Segundo o primeiro-ministro, que ao início da tarde de quinta-feira corrigiu as informações divulgadas horas antes pela Proteção Civil de Lisboa, havia 16 mortes a lamentar e 21 pessoas feridas, cinco das quais com gravidade, internadas em vários hospitais de Lisboa.
A Polícia Judiciária deslocou-se ao local para fazer perícias e já foram anunciados vários inquéritos. O Governo decretou um dia de luto nacional, o presidente da Câmara de Lisboa decretou três dias de luto municipal e o Presidente da República cancelou a Festa do Livro em Belém, que teria início esta quinta-feira.
Em declarações à agência Lusa, Manuel Leal, dirigente sindical da Fectrans e do STRUP, defendeu que deve ser realizado um “inquérito às causas profundas deste acidente, até porque os trabalhadores já vêm reportando de há muito tempo questões da necessidade da manutenção destes elevadores voltar à responsabilidade dos trabalhadores da Carris e não ser entregue a empresas exteriores, como é o caso concreto do elevador da Glória”.

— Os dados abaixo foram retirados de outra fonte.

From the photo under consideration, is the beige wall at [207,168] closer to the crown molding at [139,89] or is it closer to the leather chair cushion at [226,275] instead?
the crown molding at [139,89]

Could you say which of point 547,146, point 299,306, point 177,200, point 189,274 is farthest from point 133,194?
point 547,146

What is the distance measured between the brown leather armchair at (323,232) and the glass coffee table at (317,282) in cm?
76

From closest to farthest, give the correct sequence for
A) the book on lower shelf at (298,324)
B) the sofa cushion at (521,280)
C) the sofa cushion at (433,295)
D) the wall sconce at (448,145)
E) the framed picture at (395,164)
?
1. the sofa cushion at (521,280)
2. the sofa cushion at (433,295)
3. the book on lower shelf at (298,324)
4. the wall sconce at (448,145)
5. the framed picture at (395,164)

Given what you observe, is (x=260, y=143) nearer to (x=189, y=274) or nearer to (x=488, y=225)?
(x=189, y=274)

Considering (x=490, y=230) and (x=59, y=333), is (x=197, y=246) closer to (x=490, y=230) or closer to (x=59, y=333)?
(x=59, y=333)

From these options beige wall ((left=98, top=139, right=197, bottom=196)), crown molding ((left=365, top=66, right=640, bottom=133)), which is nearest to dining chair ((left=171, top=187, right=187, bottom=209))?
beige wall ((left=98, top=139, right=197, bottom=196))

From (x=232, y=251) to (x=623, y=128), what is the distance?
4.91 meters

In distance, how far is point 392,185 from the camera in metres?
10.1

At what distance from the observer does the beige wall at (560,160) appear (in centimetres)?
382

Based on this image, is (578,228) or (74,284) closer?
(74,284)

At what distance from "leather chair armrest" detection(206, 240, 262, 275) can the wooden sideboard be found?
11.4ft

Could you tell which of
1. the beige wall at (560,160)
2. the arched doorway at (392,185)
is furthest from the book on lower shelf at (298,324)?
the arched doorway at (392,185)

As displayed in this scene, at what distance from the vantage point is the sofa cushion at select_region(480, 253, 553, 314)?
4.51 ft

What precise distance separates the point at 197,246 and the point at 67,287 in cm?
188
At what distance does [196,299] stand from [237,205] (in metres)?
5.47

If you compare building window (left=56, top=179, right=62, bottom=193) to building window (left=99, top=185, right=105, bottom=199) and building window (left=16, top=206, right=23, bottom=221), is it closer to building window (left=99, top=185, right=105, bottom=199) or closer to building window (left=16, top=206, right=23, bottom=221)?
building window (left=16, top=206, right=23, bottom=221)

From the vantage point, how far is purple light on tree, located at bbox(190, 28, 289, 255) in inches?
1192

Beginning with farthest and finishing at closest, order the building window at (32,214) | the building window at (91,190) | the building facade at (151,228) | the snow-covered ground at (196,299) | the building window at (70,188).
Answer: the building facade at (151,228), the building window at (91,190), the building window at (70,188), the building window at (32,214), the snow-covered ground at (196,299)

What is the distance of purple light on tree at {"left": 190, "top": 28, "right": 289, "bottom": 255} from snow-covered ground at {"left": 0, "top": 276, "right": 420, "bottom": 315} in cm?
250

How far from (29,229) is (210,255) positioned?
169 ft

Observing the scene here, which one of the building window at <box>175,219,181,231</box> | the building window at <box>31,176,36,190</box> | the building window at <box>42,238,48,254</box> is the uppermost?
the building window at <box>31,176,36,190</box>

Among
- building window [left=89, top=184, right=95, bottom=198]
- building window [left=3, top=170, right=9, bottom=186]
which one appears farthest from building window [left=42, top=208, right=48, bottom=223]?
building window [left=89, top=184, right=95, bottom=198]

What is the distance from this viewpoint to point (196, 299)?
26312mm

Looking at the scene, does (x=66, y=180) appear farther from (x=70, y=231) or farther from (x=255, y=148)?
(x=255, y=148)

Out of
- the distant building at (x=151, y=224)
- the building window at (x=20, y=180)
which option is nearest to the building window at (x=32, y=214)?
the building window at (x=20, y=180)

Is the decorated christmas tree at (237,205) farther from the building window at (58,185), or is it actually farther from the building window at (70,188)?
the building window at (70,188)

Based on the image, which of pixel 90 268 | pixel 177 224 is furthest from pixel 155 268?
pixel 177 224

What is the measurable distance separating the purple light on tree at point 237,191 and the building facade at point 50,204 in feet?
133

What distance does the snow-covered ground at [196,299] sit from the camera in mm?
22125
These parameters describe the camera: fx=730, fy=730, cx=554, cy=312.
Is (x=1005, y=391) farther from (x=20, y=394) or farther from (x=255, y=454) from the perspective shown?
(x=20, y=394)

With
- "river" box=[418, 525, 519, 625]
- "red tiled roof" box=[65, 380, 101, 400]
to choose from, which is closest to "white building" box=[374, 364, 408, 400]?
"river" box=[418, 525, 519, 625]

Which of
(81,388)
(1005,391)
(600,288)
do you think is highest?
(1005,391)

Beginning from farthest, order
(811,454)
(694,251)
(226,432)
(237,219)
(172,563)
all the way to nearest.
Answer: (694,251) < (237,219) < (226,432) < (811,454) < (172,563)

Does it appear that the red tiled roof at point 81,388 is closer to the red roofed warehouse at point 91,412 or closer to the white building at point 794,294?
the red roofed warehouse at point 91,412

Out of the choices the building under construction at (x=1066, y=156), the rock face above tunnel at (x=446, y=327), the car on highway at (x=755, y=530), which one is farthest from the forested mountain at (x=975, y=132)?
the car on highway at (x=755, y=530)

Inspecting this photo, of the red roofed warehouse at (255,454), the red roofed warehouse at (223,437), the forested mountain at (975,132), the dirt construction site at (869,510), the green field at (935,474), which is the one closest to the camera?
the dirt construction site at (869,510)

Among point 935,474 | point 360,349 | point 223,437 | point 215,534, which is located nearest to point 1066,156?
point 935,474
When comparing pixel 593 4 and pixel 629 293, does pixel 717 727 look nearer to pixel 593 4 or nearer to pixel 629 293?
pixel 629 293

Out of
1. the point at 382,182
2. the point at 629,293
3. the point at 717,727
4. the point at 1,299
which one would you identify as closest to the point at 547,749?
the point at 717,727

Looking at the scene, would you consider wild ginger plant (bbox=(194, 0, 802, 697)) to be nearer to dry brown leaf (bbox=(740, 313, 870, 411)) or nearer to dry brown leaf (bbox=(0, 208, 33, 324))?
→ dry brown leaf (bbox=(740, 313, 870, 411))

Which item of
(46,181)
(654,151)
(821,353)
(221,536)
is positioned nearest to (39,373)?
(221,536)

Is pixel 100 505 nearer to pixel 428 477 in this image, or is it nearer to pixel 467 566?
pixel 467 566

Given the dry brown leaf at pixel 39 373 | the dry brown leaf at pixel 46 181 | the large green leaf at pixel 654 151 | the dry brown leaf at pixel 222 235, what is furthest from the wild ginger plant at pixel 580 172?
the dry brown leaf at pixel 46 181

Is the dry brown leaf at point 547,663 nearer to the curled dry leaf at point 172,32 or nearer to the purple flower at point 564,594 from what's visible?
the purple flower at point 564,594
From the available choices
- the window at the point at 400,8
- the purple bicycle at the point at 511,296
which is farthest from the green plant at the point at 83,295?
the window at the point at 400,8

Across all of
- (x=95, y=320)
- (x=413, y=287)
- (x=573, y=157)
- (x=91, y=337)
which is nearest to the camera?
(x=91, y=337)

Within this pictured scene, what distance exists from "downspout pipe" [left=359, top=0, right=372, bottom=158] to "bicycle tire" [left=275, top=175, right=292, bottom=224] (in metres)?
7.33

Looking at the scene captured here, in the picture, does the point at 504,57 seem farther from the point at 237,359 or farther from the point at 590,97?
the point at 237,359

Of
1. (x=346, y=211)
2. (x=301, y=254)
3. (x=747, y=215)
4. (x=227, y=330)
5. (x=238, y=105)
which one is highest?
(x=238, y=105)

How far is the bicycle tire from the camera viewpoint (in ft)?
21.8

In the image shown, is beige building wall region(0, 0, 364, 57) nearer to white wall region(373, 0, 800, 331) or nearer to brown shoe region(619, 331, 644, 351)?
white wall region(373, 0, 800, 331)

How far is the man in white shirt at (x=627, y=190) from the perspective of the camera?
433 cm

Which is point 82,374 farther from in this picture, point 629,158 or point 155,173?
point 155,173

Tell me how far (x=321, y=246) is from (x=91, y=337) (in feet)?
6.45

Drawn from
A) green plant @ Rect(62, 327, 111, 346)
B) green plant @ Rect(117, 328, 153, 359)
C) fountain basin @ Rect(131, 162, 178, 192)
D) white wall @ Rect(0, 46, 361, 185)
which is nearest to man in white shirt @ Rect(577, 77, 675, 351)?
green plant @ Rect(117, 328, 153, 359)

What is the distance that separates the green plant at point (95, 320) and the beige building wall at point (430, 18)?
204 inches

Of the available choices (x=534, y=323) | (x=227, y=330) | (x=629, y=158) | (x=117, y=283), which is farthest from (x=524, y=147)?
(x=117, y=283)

“Os próprios trabalhadores iam reportando, de facto, estas diferenças em termos daquilo que a manutenção que há uns anos era feita pelos trabalhadores da Carris e as diferenças para a manutenção que é feita hoje, nomeadamente com queixas sucessivas dos trabalhadores que lá laboram quanto ao nível de tensão dos cabos de sustentação destes elevadores”, prosseguiu o sindicalista.
O presidente da Carris, Pedro de Brito Bogas, falou à comunicação social para confirmar que a manutenção está entregue a uma empresa externa [a Main - MNTC Serviços Técnicos de Engenharia, Lda], mas garantiu que ela foi feita “escrupulosamente”.
Mariana Mortágua: "Haverá tempo para esclarecer tudo o que há a esclarecer"
Nas redes sociais, a coordenadora bloquista Mariana Mortágua, que desde domingo está a participar na missão humanitária Global Sumud Flotilla em direção à Faixa de Gaza, diz ter recebido "com consternação" as notícias da tragédia em Lisboa.
"Haverá tempo para esclarecer tudo o que há a esclarecer. Para já, deixo uma palavra de pesar às famílias das vítimas e de rápida recuperação aos feridos", afirmou Mariana Mortágua.
Também Alexandra Leitão, que encabeça a lista da coligação “Viver Lisboa“, que junta PS, Livre, Bloco e PAN, afirmou aos jornalistas que "haverá tempo para tirar lições do sucedido e neste momento quero reiterar a consternação por um acidente tão grave na cidade de Lisboa”.
Notícia atualizada às 14h30 de 4 de setembro com as declarações do primeiro-minsistro a corrigir a informação prestada horas antes pela Proteção Civil de Lisboa sobre o número de mortes e feridos do acidente.